Central nervous system infections known to have high incidence in developing countries and are known to cause hypopituitarism. In this study hypopituitarism was observed in 2 patients (0.5%). Both of these patients developed hypopituitarism secondary to streptococcal infection [47-50]. Empty sella syndrome usually associated with pituitary hypofunction. Like other cohorts it was a rare diagnosis in our series [51-53]. Growth Hormone Deficiency (GHD), the most common hormonal deficiency and present with a wide spectrum of findings. The endocrine abnormality of GHD manifest either as an isolated deficiency (IGHD) or it may be present as Multiple Hormone Deficiency (MPHD) [54-56]. Central adrenal insufficiency accounts for the second most commonly encounters in this study, however, it is the most lethal.
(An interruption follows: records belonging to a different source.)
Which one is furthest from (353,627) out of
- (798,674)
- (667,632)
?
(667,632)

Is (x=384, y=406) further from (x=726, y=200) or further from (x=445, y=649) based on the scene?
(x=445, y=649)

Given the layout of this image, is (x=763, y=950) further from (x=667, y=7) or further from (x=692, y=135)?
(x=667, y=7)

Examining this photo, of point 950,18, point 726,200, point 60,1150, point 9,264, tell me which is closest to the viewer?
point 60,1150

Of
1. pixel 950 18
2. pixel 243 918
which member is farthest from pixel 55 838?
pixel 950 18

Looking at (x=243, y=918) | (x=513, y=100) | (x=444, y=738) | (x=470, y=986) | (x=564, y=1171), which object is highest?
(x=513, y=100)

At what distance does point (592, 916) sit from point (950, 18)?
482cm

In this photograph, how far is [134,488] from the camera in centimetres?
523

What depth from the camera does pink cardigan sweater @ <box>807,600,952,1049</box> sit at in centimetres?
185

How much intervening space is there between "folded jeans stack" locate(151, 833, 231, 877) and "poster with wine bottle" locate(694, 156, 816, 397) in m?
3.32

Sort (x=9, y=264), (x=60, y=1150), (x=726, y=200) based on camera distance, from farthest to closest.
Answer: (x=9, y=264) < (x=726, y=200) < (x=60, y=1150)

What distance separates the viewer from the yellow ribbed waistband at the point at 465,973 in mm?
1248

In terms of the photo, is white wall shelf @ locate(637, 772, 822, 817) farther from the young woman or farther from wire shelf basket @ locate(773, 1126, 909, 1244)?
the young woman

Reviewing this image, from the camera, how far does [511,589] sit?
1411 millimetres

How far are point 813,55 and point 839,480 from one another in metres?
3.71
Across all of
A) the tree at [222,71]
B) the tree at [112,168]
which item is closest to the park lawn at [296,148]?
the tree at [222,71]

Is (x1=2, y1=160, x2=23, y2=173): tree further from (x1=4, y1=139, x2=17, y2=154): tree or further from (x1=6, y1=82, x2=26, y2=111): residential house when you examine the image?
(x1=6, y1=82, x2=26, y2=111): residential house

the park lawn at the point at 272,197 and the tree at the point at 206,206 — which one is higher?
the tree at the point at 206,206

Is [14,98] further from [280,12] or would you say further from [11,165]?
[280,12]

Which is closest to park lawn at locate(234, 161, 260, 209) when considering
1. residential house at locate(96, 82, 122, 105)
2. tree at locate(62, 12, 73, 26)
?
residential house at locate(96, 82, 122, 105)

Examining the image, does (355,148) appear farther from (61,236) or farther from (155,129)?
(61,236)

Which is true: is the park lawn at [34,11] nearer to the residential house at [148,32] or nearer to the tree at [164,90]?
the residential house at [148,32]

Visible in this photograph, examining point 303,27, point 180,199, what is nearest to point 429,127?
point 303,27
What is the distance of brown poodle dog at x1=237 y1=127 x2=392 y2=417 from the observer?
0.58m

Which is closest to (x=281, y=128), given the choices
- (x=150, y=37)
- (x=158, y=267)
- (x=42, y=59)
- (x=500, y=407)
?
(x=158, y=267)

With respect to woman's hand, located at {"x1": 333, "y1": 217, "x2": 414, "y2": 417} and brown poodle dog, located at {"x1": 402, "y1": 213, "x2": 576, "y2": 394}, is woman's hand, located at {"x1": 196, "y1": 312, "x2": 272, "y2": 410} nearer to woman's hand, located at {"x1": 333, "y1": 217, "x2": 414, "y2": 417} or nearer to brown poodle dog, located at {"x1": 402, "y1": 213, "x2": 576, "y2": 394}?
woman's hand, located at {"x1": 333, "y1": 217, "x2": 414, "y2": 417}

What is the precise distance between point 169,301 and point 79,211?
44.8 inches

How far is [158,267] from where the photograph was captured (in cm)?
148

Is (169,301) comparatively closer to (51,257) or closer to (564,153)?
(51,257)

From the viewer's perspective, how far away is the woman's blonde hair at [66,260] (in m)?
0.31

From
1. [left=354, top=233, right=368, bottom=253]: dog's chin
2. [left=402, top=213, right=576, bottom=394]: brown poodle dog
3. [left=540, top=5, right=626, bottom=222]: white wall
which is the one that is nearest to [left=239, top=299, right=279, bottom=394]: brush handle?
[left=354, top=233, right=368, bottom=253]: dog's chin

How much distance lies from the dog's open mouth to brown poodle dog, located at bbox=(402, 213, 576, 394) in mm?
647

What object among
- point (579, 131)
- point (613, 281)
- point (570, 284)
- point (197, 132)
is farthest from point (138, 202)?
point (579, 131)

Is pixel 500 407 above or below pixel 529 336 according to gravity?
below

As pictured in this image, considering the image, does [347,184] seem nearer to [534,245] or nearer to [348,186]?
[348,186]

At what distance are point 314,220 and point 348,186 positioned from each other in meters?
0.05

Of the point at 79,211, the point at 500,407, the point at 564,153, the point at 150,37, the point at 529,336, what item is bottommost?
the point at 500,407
All except one, had multiple anterior pituitary hormone deficiency. This was present in 59 (29.3%) patients [57-59]. One patient passed away at age 4 years from severe hypoglycemia during gastroenteritis despite that she received hydrocortisone stress dose. She was found seizing in her bed with unrecordable blood glucose. She developed cerebral edema followed by DI and passed away because of brain death. Central Diabetes Insipidus (CDI) or Anti-Diuretic Hormone (ADH) deficiency may be associated with hypopituitarism, due to impairment of posterior pituitary gland or hypothalamus in 24 (11.9%) patients. Patients presented with polyuria, polydipsia and high serum sodium of more than or equal 150 mmol\l with diluted urine [60-62]. Furthermore, congenital isolated hypogonadotrophin is extremely rare in this study, 8 (3.9%) patients out of 202 patients, similar to what had been reported in other cohorts [63-64].
This is the largest report of childhood hypopituitarism from Saudi Arabia. High Index of Suspicion coupled with timely and appropriate hormonal assay are essential for the management. A head MRI scan is critical in determining the specific etiology. It needs to be diagnosed and treated early to prevent associated mortality and morbidity. The etiology differs in childhood, as nontumor causes are common than in adults. Supervision and care by a pediatric endocrinologist is crucial and when the child grows older appropriate transition to an adult endocrinologist and experienced reproductive endocrinologist.
The authors would like to thank Mr. Abdulrahman N. Al Jurayyan for his help in preparing the manuscript.